Huang Yiping (黄益平; born 1964) is the president of the National School of Development at Peking University. He is a highly recognized expert of financial services in China.

==Education and academic career==

Huang was born in 1964. He graduated B.S. in agriculture from Zhejiang A & F University in 1984; M.A. in economics from Renmin University of China in 1987; and Ph.D. in economics from Australian National University in 1994, where Peter Drysdale was his supervisor. In the later 1990s he taught at ANU, and at Columbia Business School as General Mills International Professor of Finance and Economics.

He joined the Economics faculty of Peking University in 2009.

He is editor of China Economic Journal and an associate editor of Asian Economic Policy Review.

==Business affiliations==

From 2000 to 2009 Huang worked for Citigroup in Hong Kong, as managing director and chief Asia economist. He has also been chief economist for Caixin Media Group. In 2011 he joined Barclays Capital as managing director and chief economist, emerging Asia, on leave from Peking University.

In 2013 he became an independent director of China Life Insurance Company and MYBank. He has also served on the board of Minmetal Trust Ltd.

In August 2020, he became an independent member of the board of directors of Ant Group.

In February 2025, he was appointed as a member on the Hong Kong Stock Exchange's China Business Advisory Committee.

==Domestic policy work==

Between 2015 and 2018, Huang was a member of the Monetary Policy Committee of the People's Bank of China.

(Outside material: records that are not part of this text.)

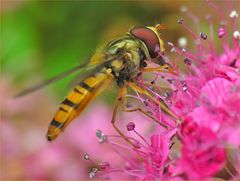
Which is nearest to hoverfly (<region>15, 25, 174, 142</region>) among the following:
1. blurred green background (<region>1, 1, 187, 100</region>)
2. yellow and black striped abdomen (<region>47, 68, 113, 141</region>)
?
yellow and black striped abdomen (<region>47, 68, 113, 141</region>)

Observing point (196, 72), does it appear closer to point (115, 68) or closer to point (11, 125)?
point (115, 68)

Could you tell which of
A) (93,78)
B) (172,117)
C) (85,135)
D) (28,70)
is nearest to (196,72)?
(172,117)

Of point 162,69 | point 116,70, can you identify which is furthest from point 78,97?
point 162,69

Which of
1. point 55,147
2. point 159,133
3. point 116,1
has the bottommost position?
point 55,147

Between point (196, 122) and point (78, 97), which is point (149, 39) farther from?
point (196, 122)

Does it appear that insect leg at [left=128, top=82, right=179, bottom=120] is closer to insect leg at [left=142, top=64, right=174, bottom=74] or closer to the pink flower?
insect leg at [left=142, top=64, right=174, bottom=74]

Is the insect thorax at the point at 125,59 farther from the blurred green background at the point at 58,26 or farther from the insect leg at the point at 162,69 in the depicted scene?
the blurred green background at the point at 58,26
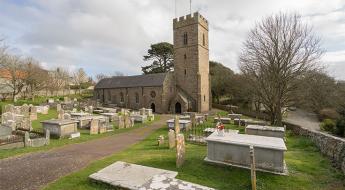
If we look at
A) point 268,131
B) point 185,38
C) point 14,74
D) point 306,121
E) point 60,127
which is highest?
point 185,38

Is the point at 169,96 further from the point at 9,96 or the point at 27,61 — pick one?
the point at 9,96

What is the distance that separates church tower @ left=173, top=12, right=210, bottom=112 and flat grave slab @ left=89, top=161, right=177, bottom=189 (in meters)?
27.7

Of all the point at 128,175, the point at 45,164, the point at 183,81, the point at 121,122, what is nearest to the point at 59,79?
the point at 183,81

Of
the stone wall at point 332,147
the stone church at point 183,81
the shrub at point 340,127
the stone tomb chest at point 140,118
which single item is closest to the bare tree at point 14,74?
the stone church at point 183,81

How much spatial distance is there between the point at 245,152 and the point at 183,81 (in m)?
29.6

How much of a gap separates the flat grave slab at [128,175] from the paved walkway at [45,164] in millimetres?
2031

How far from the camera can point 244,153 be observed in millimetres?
7125

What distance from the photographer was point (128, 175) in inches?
239

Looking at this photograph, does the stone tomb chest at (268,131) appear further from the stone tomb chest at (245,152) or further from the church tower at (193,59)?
the church tower at (193,59)

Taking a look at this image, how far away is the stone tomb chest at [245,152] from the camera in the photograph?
675 centimetres

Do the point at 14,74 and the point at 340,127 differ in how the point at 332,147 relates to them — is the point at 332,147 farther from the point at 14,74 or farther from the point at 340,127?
the point at 14,74

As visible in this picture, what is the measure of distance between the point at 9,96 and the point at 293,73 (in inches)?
2219

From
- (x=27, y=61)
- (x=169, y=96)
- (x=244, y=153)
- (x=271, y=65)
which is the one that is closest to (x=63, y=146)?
(x=244, y=153)

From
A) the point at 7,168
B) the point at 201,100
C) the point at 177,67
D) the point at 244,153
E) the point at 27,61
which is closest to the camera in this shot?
the point at 244,153
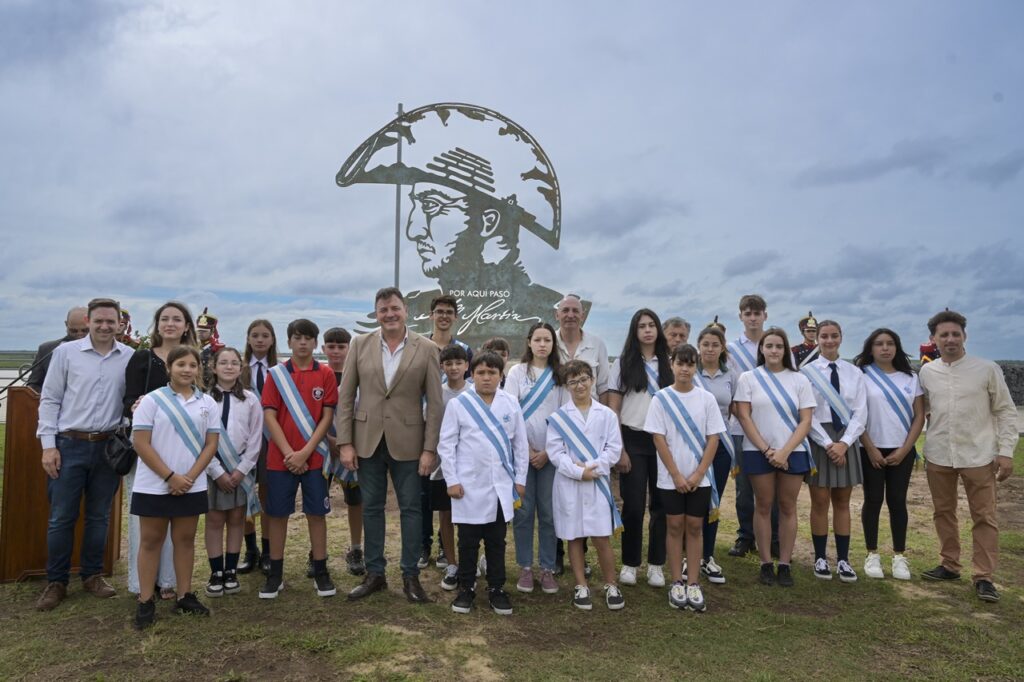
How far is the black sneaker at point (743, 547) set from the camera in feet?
17.2

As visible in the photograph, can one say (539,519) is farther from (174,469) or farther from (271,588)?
(174,469)

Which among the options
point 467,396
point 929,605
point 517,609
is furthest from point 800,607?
point 467,396

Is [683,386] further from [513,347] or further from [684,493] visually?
[513,347]

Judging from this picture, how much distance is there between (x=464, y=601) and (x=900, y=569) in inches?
126

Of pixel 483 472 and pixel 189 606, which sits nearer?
pixel 189 606

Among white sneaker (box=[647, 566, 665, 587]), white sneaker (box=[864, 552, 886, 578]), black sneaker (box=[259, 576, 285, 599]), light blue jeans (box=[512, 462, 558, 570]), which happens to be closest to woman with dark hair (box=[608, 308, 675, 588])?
white sneaker (box=[647, 566, 665, 587])

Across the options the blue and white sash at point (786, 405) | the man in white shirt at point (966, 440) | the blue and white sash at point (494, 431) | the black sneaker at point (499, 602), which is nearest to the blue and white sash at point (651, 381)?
the blue and white sash at point (786, 405)

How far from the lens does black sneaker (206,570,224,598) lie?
13.7 feet

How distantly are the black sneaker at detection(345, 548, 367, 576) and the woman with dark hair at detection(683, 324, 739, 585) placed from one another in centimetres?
246

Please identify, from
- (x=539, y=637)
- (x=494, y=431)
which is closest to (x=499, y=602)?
(x=539, y=637)

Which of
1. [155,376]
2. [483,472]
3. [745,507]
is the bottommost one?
[745,507]

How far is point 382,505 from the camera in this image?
4262 millimetres

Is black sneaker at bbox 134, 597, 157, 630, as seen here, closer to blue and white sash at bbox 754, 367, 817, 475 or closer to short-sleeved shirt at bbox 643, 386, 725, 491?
short-sleeved shirt at bbox 643, 386, 725, 491

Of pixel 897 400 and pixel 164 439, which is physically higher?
pixel 897 400
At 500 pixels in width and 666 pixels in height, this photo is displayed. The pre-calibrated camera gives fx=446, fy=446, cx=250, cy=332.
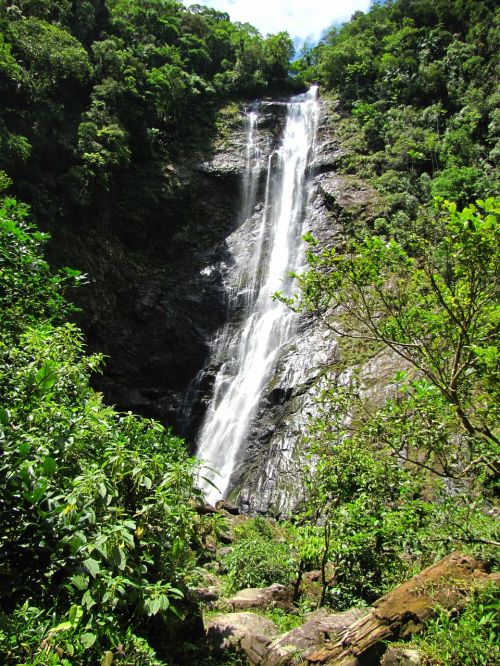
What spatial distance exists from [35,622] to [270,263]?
867 inches

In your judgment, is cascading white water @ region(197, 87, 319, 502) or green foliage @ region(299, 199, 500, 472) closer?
green foliage @ region(299, 199, 500, 472)

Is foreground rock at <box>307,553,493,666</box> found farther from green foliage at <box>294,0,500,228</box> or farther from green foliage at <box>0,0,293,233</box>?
green foliage at <box>0,0,293,233</box>

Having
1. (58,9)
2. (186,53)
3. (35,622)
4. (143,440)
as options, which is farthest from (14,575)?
(186,53)

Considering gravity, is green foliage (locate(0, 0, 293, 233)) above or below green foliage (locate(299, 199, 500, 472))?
above

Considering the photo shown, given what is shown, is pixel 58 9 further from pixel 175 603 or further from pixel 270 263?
pixel 175 603

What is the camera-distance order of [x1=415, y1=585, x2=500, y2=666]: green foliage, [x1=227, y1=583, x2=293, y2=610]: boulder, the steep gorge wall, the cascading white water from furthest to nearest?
the cascading white water, the steep gorge wall, [x1=227, y1=583, x2=293, y2=610]: boulder, [x1=415, y1=585, x2=500, y2=666]: green foliage

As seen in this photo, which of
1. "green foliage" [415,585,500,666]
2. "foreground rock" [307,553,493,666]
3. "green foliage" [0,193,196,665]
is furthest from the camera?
"foreground rock" [307,553,493,666]

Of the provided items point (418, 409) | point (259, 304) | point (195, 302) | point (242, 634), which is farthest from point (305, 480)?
point (195, 302)

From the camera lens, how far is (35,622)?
2.64 metres

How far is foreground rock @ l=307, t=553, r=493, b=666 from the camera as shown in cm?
377

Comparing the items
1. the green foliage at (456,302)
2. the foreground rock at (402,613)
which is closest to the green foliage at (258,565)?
the foreground rock at (402,613)

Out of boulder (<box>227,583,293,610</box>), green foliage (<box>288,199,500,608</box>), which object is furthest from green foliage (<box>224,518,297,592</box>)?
green foliage (<box>288,199,500,608</box>)

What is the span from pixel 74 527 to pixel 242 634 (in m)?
3.12

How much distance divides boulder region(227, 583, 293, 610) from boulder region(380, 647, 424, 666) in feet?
10.0
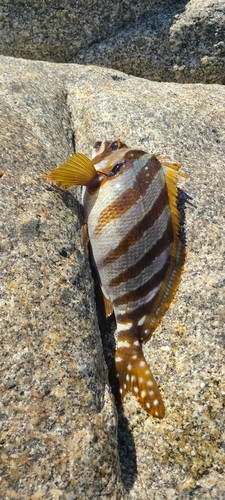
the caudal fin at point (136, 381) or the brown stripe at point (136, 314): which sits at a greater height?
the brown stripe at point (136, 314)

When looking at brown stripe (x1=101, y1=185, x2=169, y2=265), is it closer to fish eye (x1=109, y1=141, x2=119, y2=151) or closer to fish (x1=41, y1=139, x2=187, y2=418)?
fish (x1=41, y1=139, x2=187, y2=418)

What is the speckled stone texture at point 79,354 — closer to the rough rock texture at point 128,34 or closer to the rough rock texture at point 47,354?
the rough rock texture at point 47,354

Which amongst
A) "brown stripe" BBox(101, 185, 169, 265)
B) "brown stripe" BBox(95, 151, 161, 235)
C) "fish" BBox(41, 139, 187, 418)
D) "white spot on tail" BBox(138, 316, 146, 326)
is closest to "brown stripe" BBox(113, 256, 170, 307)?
"fish" BBox(41, 139, 187, 418)

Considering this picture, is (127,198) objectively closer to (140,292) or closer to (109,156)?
(109,156)

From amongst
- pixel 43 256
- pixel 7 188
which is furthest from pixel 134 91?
pixel 43 256

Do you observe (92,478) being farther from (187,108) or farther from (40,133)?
(187,108)

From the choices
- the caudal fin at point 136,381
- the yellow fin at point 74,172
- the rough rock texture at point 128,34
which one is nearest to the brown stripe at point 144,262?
the caudal fin at point 136,381

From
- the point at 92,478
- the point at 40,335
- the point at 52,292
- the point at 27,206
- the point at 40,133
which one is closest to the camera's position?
the point at 92,478
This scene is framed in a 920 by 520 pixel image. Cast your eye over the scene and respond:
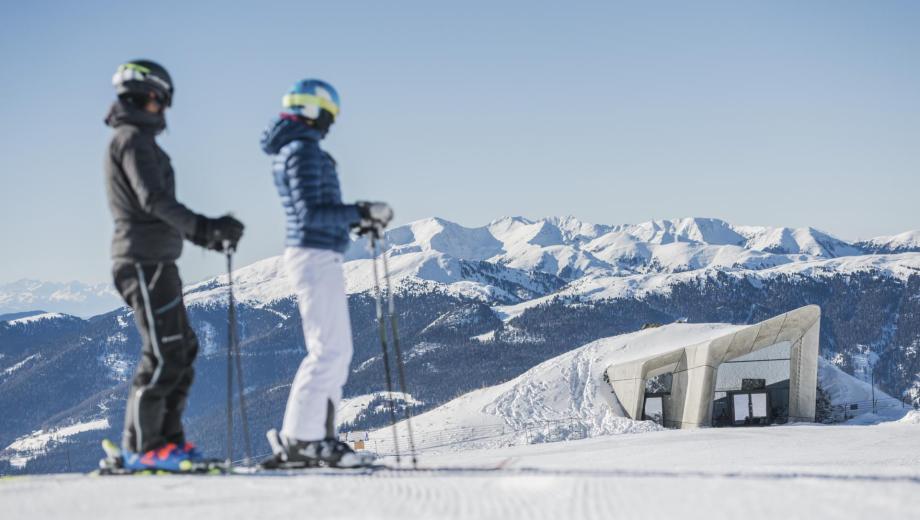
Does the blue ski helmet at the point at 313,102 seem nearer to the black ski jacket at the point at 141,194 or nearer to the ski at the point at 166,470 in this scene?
the black ski jacket at the point at 141,194

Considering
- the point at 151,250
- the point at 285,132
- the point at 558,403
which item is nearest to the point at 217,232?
the point at 151,250

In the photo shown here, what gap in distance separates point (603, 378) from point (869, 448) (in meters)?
29.7

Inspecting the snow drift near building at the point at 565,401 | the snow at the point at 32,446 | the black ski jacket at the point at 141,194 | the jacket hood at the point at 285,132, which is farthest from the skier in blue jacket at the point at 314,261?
the snow at the point at 32,446

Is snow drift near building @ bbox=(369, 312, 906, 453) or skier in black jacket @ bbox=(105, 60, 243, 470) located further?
snow drift near building @ bbox=(369, 312, 906, 453)

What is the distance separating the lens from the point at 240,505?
12.9ft

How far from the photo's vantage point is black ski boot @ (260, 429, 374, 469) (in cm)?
575

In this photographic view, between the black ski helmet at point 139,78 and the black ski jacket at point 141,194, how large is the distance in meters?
0.12

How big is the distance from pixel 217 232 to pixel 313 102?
113 cm

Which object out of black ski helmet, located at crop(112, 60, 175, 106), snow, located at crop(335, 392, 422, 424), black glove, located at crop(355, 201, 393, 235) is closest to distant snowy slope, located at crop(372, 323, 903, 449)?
black glove, located at crop(355, 201, 393, 235)

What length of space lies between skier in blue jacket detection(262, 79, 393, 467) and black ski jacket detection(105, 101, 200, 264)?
2.31 ft

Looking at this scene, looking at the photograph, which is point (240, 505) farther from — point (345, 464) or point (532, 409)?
point (532, 409)

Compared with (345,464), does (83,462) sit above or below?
below

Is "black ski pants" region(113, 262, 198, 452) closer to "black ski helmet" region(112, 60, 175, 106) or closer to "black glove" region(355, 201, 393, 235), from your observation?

As of 2020, he is Vice Chairman of Council at the Public Policy Research Center and Research Fellow at the Financial Research Center, both at the Counsellors' Office of the State Council of the People's Republic of China.

He has also chaired the Special Committee on Fintech Development and Research of the National Internet Finance Association of China (NIFA), and is the Chairman of the Academic Committee of the China Finance 40 Forum (CF40).

In March 2024, he was once again appointed to the Monetary Policy Committee of the People's Bank of China.

==International engagement==

Huang was among the participants in the 2011 Bilderberg Conference and 2012 Bilderberg Conference. He had several publications for the Bank for International Settlements.

In October 2018, International Monetary Fund Managing Director Christine Lagarde appointed him to its External Advisory Group on Surveillance.